First, it turned out that we had hit a bug in the unixODBC library that had just been found and fixed by someone else. But even with this bug fixed, there was still a ton of time spent in a function that parses the tiny
/etc/odbcinst.ini text file.
perf top shows globally where the CPUs on your system are spending time and we were spending over 40% of the time on all CPUs in
strcmp! The fix was pretty simple and didn’t affect the Windows code since it was in the platform-specific driver code. The moral of the story is that database drivers for Windows can be more mature than drivers on Linux. In fact, when we find vizzes that are much faster to render on Windows than Linux it is frequently because the DB queries are faster.
I also want to plug another great performance analysis tool in common use on Linux: the flamegraph. We have proactively used flamegraphs to see if hotspots stand out. One of our earliest uses found that we were spending about 7% of all of our time creating ICU date formatters over and over again. The fix to cache them was minimal and the before and after flamegraph screenshot shows how on the left, we are spending time calling
TabICU::ICUSimpleDateFormat, while that call tower is gone in the image on the right.
Identifying and fixing performance problems on Windows is also very feasible and good tools definitely exist.
Does Tableau Desktop Run on Linux?
Tableau Desktop absolutely runs on Linux:
The effort to make Tableau Desktop run on Linux was very minimal. Everything "just worked" which is testament to the code base already running on both Windows and OSX. We use Tableau Desktop internally for testing all the time. It's the easiest way to verify DB connectivity or check how a viz renders without running a Server.
Unfortunately (and I don't speak for the company, it's just my personal opinion), we will never release Tableau Desktop because there is not a lot of demand for it and it would be very difficult to support given the variety of graphics cards and libraries that exist for Linux systems.

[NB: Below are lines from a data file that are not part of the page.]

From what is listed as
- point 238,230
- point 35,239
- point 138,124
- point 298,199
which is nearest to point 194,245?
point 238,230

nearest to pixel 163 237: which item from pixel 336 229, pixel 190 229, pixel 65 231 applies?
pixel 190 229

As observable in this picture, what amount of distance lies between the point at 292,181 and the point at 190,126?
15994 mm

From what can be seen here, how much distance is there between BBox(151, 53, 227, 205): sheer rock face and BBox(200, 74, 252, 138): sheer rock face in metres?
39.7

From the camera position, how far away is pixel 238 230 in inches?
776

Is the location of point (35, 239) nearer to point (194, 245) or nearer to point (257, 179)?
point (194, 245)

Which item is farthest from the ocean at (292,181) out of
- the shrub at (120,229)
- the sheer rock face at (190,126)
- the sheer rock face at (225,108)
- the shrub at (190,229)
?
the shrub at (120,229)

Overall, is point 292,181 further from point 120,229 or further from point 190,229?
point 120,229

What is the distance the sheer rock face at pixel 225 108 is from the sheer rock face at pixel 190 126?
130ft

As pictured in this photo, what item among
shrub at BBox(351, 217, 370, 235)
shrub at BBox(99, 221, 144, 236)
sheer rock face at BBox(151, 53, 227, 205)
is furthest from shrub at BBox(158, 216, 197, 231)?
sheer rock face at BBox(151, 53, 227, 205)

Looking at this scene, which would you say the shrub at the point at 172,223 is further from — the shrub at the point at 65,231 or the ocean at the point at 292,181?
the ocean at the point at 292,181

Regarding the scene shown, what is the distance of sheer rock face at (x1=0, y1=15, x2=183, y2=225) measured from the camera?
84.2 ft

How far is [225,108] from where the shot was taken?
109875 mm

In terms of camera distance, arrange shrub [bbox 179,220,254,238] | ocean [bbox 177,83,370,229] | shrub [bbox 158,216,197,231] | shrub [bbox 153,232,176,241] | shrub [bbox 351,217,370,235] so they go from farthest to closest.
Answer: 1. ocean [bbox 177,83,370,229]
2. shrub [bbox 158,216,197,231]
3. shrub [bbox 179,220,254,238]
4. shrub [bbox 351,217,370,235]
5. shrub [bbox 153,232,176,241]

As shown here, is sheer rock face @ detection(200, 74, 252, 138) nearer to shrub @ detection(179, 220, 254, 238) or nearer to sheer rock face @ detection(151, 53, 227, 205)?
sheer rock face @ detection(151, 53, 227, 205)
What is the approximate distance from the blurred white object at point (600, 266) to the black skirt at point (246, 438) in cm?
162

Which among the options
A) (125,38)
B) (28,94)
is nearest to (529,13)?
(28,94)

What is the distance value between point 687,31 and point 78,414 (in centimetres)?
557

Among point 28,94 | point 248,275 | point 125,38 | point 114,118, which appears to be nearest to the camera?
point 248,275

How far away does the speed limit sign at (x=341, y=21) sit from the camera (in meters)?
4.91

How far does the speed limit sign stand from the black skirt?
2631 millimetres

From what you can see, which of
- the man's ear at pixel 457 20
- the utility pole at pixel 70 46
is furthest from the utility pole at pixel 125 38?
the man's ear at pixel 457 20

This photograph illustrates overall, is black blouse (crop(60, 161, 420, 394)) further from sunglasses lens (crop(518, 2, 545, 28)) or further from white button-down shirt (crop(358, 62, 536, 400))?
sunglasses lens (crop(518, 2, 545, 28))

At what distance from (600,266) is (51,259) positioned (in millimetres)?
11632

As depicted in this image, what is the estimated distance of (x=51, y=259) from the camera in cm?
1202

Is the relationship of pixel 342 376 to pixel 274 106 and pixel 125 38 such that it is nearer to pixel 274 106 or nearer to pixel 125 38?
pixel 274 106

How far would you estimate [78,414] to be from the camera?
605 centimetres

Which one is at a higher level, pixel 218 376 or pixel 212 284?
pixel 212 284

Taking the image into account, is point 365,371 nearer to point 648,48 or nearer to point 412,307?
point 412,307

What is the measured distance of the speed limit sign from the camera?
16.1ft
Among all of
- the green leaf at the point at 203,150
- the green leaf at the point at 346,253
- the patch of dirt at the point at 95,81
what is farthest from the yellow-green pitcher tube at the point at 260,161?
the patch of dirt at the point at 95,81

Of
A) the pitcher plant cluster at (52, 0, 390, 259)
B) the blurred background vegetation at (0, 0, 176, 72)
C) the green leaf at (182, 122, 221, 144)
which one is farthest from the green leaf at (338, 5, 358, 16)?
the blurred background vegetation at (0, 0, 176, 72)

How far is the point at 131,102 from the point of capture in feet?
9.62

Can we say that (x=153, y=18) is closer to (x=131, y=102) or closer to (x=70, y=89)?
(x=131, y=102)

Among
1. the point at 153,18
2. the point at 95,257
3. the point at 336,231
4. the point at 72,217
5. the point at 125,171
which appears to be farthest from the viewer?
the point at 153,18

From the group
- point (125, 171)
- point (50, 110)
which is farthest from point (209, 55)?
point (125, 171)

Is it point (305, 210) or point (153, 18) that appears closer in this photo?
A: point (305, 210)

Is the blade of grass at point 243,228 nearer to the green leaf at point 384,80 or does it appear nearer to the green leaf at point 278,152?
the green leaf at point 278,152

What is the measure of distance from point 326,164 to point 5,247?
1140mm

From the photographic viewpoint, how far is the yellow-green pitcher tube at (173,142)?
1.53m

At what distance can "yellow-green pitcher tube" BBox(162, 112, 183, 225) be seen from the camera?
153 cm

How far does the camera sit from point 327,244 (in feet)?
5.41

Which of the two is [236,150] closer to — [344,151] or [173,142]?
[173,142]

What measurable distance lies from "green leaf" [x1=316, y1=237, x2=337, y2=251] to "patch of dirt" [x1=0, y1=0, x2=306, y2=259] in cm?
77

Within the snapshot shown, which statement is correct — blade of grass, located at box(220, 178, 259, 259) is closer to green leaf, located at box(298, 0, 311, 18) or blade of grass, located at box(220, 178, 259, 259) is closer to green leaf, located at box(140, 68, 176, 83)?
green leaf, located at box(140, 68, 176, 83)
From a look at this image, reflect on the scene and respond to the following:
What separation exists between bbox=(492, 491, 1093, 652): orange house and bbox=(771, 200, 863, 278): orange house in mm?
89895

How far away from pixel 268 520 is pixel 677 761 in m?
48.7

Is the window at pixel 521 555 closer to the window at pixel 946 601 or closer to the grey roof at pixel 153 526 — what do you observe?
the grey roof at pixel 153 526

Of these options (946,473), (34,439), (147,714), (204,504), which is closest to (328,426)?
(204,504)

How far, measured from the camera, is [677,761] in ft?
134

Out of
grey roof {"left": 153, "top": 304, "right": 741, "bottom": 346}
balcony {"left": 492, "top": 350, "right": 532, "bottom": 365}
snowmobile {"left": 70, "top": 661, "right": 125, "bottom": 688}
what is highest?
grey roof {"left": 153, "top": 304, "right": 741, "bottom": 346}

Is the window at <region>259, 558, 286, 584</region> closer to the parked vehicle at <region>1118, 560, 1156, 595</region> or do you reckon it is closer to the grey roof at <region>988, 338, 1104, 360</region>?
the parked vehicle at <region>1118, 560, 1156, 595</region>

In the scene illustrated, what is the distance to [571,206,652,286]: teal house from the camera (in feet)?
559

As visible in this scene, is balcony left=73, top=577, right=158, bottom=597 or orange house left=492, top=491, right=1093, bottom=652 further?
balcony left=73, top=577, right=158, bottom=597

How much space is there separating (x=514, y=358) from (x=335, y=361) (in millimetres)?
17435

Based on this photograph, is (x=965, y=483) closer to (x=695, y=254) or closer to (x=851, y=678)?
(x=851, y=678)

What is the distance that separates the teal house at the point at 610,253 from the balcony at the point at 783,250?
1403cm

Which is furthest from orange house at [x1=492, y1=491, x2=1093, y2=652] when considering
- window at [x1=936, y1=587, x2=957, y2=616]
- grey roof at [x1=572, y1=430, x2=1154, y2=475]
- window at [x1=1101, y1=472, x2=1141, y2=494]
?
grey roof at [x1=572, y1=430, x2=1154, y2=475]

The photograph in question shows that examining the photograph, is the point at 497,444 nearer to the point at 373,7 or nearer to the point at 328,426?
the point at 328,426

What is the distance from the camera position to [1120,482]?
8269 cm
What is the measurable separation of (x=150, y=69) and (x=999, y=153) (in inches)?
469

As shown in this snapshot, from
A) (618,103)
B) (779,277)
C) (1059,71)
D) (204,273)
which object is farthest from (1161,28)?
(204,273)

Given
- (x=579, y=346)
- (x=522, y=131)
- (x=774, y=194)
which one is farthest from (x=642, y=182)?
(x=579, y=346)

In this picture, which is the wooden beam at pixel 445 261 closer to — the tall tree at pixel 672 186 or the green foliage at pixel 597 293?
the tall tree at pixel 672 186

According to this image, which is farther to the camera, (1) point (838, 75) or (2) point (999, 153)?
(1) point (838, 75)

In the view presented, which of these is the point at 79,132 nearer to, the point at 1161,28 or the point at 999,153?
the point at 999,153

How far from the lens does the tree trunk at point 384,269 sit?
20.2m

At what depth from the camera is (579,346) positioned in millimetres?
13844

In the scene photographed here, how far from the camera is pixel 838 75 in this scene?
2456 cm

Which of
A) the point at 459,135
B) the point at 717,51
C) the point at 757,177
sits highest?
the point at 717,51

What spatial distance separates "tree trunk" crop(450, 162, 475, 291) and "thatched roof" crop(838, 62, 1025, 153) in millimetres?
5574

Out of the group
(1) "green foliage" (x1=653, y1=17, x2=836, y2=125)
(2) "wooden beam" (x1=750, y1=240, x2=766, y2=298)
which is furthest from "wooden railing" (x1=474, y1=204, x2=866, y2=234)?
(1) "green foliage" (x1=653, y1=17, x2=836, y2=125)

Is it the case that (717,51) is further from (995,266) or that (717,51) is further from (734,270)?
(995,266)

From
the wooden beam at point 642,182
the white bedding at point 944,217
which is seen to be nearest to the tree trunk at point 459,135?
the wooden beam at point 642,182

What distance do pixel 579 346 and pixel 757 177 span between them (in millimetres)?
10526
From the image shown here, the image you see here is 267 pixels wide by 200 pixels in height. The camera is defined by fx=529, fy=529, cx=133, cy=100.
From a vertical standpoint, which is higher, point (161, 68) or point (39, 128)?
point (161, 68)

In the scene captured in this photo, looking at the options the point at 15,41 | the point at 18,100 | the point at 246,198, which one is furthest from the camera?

Porting Tableau Server to Linux was a gratifying group effort. Similar to the Mac port, we needed to educate the entire company on how to build, test, and debug on Linux. IT needed to expand our build grid and provide developers with Linux desktop systems. Our entire support organization needed to be trained on Linux. New documentation specific to Linux was written. While management has been very supportive, because they understand the importance of a Linux Server in the enterprise market today, it's an on-going process to port the entire company to Linux.